# School Secretary Jobs



## Mers1 (21 Jun 2010)

Hi, 

Just wondering if anyone can shed any light on school secretarial jobs, I dont think I have ever seen one advertised, what are the hours/pay etc like?  I would have an interest at primary level.  Is it a case of applying directly to the school with CV?

any information at all would be super.

Many thanks in advance,
Mers1


----------



## Bigbird (7 Jul 2010)

I would suggest approaching the principal in your local school and telling him/her that you are interested in this line of work. Ask him/her how you go about it.  A lot of the public sector jobs especially in schools in this country are administered to people who know either the principal or someone on the board of management.  In my view it's ethically wrong however, we are living in Ireland and lagging behind our European counterparts in terms of ethics!


----------



## Complainer (7 Jul 2010)

Bigbird said:


> A lot of the public sector jobs especially in schools in this country are administered to people who know either the principal or someone on the board of management.  In my view it's ethically wrong however, we are living in Ireland and lagging behind our European counterparts in terms of ethics!


Most schools are not public sector. They are privately owned (usually by the parish or a religious organisation) and the board of management are responsible for recruitment, even though the State foots the bill. 

So you can cast your nasturtiums about public sector recruitment in another direction. Public sector recruitment in general is far more open, transparent and equitable that anything that exists in the private sector.


----------



## Bigbird (8 Jul 2010)

Sorry Complainer but I totally disagree. The recruitment process is fairly closed shop in my area.  Perhaps it's different in your neck of the woods but where I'm from it's corrupt.  I've had nepotism wave me in the face on many occasions in relation to certain jobs.  That to me doesn't sound too equitable or transparent?  My credentials are in order, grades 100% and references outstanding however, we've come to the conclusion that it's who you know and not what you know.


----------



## Complainer (8 Jul 2010)

I'm often amazed how people seem convinced that recruitment or procurement exercises are corrupt because they don't get the job. If you don't have the inside information on the full range of candidates/suppliers that were available, then it is really unfair to allege corruption. Your grades/credentials/references may be great, but the other guy's stuff might be even greater.

What organisations are you talking about, Bigbird?


----------



## Bigbird (8 Jul 2010)

Complainer, I have a job thank goodness!


----------



## dereko1969 (8 Jul 2010)

■ Task set ■
**1.** Answer these questions from the thread about school secretary jobs:
(a) At what school level does Mers1 have an interest?
(b) According to Complainer, who usually owns most schools?
(c) According to Complainer, which body is responsible for recruitment?
**2.** Revise the part of the thread about school secretary jobs that opens with the words containing "Sorry Complainer but" and closes with "Complainer (8 Jul 2010)", putting "favoritism" in place of "nepotism".

■ Data ■
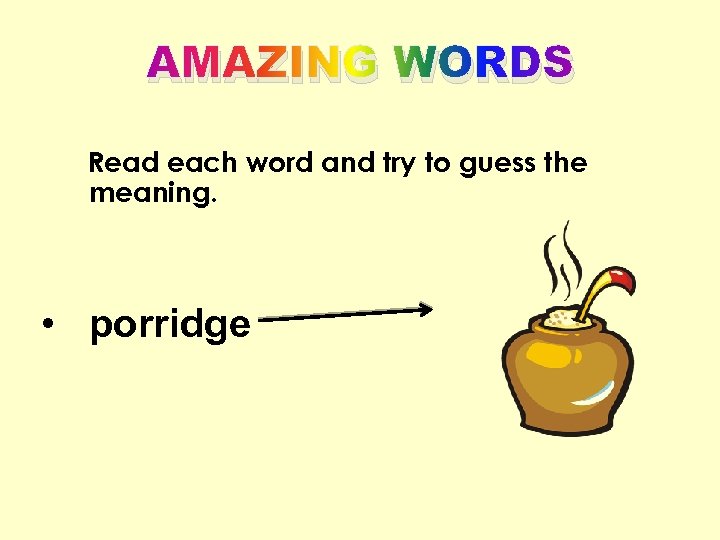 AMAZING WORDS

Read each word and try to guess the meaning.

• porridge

--

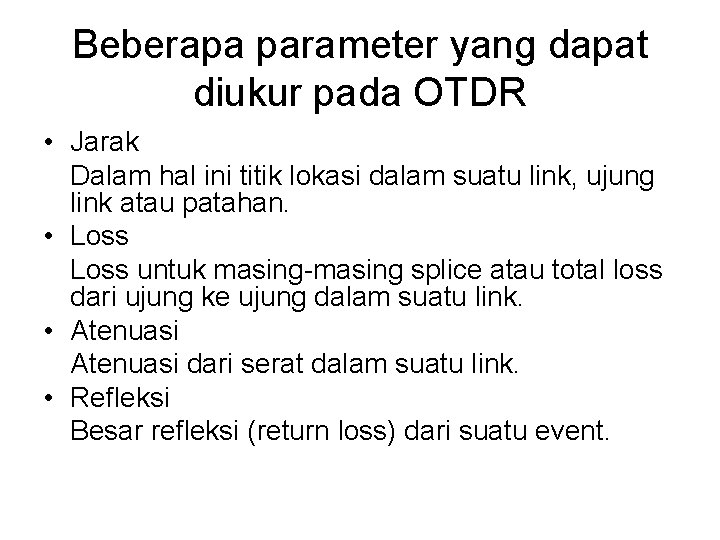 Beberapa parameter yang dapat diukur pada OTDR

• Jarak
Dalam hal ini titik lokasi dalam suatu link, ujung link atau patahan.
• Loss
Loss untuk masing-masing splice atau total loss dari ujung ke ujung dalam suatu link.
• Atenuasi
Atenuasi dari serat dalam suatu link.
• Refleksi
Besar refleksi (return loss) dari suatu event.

■ Numbered answers ■
**1.**
(a) Primary level.
(b) The parish or a religious organisation.
(c) The board of management.

**2.**
Sorry Complainer but I totally disagree. The recruitment process is fairly closed shop in my area.  Perhaps it's different in your neck of the woods but where I'm from it's corrupt.  I've had favoritism wave me in the face on many occasions in relation to certain jobs.  That to me doesn't sound too equitable or transparent?  My credentials are in order, grades 100% and references outstanding however, we've come to the conclusion that it's who you know and not what you know.


----------



## Complainer (8 Jul 2010)